(Given data begins)

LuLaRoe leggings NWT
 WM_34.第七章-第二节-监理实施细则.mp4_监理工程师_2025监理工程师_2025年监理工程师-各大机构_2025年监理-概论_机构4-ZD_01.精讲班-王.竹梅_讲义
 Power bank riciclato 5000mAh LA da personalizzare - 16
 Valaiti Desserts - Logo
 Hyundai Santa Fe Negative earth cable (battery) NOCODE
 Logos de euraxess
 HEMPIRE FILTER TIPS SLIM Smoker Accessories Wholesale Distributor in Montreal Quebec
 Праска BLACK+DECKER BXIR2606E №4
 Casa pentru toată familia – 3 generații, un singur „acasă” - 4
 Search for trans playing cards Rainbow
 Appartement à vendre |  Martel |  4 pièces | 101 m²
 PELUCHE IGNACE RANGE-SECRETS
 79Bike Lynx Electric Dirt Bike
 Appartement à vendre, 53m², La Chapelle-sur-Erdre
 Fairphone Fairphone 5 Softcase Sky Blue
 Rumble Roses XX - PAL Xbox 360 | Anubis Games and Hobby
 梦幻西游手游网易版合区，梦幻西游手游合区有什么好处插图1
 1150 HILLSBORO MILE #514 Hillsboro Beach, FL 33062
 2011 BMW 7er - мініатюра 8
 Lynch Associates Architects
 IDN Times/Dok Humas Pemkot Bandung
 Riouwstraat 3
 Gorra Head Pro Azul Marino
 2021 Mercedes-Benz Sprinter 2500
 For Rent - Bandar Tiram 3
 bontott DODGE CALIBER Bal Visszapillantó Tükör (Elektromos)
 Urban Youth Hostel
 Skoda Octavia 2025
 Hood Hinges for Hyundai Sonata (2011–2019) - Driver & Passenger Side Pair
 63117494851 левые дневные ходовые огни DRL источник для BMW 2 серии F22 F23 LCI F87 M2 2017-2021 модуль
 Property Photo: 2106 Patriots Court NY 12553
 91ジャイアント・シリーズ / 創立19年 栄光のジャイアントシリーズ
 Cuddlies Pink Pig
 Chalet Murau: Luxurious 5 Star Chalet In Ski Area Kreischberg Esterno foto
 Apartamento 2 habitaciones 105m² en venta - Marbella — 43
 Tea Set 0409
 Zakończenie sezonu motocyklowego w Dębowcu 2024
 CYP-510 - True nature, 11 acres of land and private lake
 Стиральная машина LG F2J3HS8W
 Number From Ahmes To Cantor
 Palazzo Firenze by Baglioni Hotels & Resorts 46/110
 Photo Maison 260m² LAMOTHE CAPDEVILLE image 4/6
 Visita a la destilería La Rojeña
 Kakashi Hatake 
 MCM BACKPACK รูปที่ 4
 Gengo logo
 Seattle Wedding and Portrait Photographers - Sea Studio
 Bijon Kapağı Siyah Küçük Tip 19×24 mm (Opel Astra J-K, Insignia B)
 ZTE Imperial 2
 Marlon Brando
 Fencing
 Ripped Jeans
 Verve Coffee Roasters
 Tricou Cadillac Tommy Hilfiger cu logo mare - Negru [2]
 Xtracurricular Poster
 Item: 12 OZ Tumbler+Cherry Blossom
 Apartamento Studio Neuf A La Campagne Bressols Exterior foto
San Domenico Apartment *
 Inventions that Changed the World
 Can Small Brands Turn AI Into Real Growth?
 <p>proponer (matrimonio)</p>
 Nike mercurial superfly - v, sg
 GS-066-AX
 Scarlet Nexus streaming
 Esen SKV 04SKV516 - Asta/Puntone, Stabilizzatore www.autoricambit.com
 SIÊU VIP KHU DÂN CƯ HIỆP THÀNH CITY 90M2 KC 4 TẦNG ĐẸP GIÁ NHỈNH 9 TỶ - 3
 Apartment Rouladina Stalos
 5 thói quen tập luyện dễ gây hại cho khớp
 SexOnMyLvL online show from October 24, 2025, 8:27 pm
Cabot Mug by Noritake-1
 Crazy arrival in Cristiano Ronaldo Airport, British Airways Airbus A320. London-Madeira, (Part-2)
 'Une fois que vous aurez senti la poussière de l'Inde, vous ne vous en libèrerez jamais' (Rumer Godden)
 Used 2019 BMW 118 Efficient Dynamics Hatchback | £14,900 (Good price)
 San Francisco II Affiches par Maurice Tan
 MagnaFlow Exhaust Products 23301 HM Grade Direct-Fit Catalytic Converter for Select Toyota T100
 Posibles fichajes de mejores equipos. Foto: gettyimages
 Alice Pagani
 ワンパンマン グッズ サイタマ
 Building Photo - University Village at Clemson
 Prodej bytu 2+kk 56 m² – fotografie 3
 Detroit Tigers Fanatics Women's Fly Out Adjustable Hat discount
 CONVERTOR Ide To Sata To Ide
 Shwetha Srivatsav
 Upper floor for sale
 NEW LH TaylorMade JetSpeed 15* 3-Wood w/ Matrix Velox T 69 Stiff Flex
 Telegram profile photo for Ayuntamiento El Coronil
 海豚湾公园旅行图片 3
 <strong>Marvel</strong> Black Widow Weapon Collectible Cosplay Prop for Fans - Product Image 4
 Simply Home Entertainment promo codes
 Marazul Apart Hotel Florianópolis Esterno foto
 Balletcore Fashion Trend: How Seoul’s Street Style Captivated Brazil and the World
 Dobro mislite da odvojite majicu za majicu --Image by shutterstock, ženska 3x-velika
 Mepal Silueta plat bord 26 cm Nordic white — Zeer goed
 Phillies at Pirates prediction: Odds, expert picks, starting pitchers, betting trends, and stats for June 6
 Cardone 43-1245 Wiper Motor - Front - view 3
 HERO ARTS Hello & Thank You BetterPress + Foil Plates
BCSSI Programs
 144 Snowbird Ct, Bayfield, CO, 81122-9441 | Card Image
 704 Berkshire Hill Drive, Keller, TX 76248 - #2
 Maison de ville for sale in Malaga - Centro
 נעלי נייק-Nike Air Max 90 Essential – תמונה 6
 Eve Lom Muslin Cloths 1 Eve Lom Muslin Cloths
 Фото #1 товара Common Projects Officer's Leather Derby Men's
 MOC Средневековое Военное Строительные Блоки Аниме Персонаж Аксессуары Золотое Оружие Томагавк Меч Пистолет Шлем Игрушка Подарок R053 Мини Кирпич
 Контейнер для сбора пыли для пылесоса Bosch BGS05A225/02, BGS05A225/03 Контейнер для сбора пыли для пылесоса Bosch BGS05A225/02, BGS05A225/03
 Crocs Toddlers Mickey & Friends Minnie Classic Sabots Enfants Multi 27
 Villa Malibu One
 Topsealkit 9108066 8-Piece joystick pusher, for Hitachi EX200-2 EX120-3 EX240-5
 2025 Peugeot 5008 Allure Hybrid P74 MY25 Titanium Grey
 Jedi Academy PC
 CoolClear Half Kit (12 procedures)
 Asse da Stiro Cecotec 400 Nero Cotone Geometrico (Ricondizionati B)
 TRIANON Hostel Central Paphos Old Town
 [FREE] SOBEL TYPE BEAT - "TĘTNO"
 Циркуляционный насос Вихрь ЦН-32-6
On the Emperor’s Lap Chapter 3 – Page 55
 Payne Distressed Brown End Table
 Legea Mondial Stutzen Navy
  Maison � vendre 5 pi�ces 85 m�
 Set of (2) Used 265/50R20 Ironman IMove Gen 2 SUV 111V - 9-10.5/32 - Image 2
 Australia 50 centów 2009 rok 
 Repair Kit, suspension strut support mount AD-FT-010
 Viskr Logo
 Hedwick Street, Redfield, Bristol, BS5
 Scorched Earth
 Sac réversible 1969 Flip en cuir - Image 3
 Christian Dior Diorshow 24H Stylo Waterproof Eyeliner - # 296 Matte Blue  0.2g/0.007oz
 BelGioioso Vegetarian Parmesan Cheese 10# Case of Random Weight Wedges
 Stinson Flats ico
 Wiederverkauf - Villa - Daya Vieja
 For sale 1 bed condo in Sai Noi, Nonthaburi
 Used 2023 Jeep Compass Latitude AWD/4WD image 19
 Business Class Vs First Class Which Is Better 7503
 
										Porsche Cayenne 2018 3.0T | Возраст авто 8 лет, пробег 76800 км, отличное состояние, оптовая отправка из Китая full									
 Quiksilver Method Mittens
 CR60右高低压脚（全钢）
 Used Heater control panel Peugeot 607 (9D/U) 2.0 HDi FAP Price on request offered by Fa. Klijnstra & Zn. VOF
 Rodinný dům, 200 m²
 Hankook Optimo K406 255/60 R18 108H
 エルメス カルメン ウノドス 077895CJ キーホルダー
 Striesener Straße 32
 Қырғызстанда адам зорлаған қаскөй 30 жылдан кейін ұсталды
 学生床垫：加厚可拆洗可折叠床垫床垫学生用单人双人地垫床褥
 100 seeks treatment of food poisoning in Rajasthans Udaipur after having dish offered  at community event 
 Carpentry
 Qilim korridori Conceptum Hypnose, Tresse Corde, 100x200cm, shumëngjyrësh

(Given data ends)

Determine how many lines of the material above contain "World", and give that number with no other words.

2